A young woman sat on the front stoop of one of the large homes that serviced many of the busy city's tenants. A puddle before her reflected shining blonde hair that sparkled even in the perpetual overcast sky that was London. She rubbed her green-hazel eyes, making the swelling larger rather than reducing it. Her slightly crooked nose was a memoir of an accident that involved a tree as a toddler. The doctor had ranted that it was a miracle that the girl had survived the fall at all. But she had always been a fighter, even as a tiny creature. Her petite form was clutching her knees tightly, as no one else would hold and comfort her. Her mother worked at the museum in the richer area of the city, and her little sister stayed with a tutor at the museum so she could reach her sister's peak of knowledge. It would be impossible to advance her after the sixth form, but she could dream her dreams and puzzle out her own queries better than any teacher in her mother's mind.
"Elizabeth Summers! What on earth are you doing just sitting there like that?!"

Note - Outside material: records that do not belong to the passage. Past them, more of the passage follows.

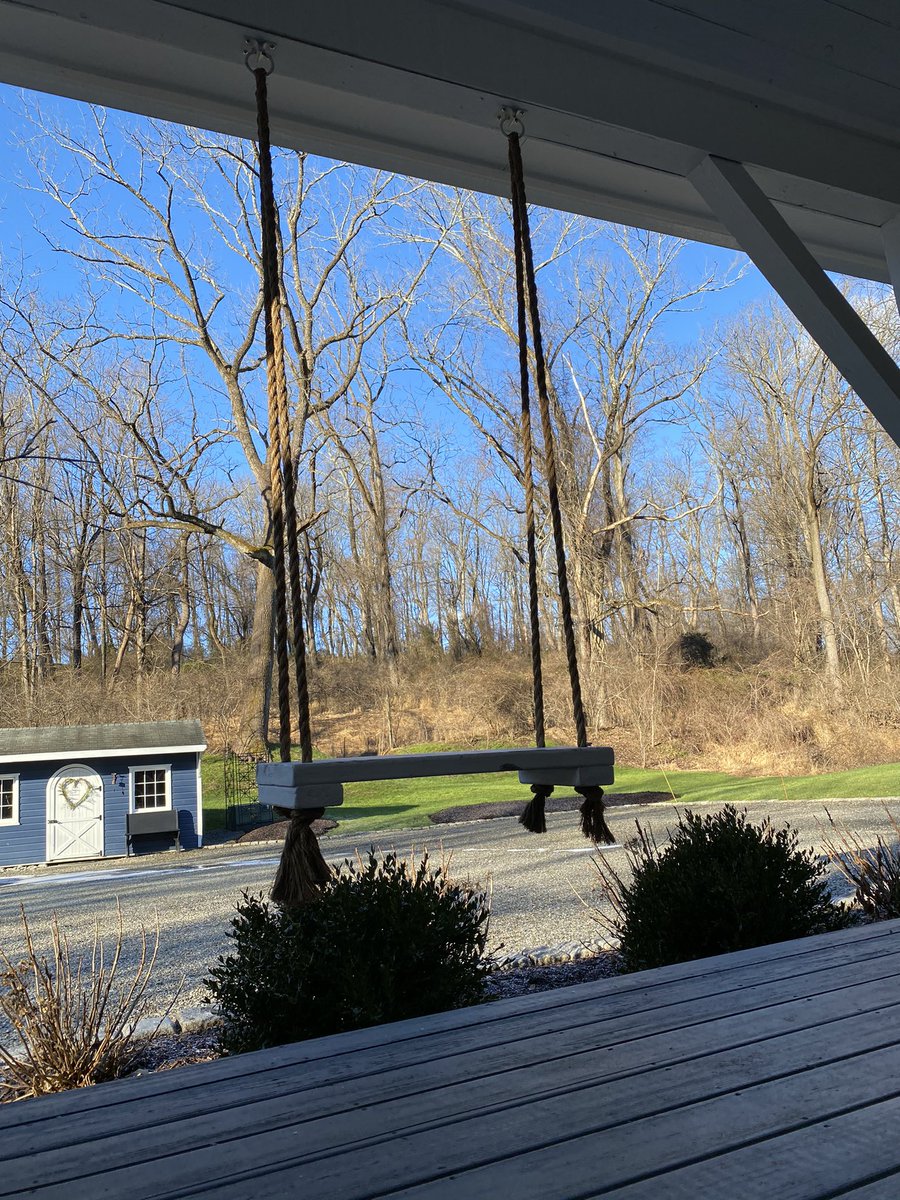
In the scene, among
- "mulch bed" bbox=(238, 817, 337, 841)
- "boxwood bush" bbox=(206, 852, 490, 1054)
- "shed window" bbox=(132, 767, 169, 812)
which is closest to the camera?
"boxwood bush" bbox=(206, 852, 490, 1054)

The stoop girl looked up at the slightly crinkled face of Mr. Rupert Giles, the man who ran the only bookshop on the whole south side of the Thames. His brown hair lay flatly on his head, the sweat from rushing about the shop causing it to stick down upon his scalp in an unflattering style. His dark eyes were squinted against the flying dust that the buggies always brought with them along with the passengers. There was a look of genuine concern evident on his features, and so she relented and replied:
"Hello Mr. Giles. I'm simply recovering from a fright if you must know, and I was calming myself before returning back upstairs. And also, I prefer to go by Buffy now."

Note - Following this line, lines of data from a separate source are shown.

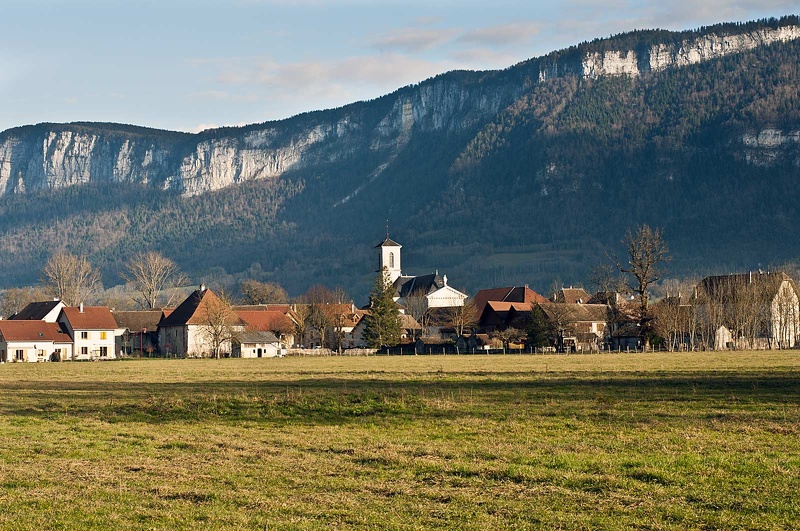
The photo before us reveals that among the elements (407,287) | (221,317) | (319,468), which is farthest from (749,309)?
(319,468)

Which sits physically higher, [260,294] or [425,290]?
[425,290]

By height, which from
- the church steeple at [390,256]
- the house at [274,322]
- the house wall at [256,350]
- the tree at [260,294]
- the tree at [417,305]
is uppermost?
the church steeple at [390,256]

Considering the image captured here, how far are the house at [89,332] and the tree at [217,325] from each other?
366 inches

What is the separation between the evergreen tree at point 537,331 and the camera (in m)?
96.5

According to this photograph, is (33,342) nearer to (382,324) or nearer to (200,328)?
(200,328)

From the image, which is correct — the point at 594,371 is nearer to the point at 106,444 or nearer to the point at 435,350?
the point at 106,444

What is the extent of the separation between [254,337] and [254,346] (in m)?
1.16

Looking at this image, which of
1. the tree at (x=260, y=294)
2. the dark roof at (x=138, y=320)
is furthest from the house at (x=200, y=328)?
the tree at (x=260, y=294)

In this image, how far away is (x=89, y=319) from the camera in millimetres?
107562

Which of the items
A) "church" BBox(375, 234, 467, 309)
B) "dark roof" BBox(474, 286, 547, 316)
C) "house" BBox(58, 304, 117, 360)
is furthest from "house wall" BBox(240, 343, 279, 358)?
"church" BBox(375, 234, 467, 309)

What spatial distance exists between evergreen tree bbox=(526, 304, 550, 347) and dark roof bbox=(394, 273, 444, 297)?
213 ft

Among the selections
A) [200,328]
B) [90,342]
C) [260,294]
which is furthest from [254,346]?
→ [260,294]

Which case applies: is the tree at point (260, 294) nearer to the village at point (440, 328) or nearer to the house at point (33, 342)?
the village at point (440, 328)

Giles stared at her in confusion. "Buffy? Why in our dear lord's name Buffy?"
"It's what Dawn, my sister-you remember her, called me when she was just a tot, and I think it suits me."
"All right Elizabeth. I will remember to call you Buffy. But at least give me a day to plant it firmly into my brain." With that quick remark, he was off, his sports coat fluttering in the chilling breeze.
Buffy slowly began her ascent into the house. The top floor was a-ways off, and she had time to reflect as she walked.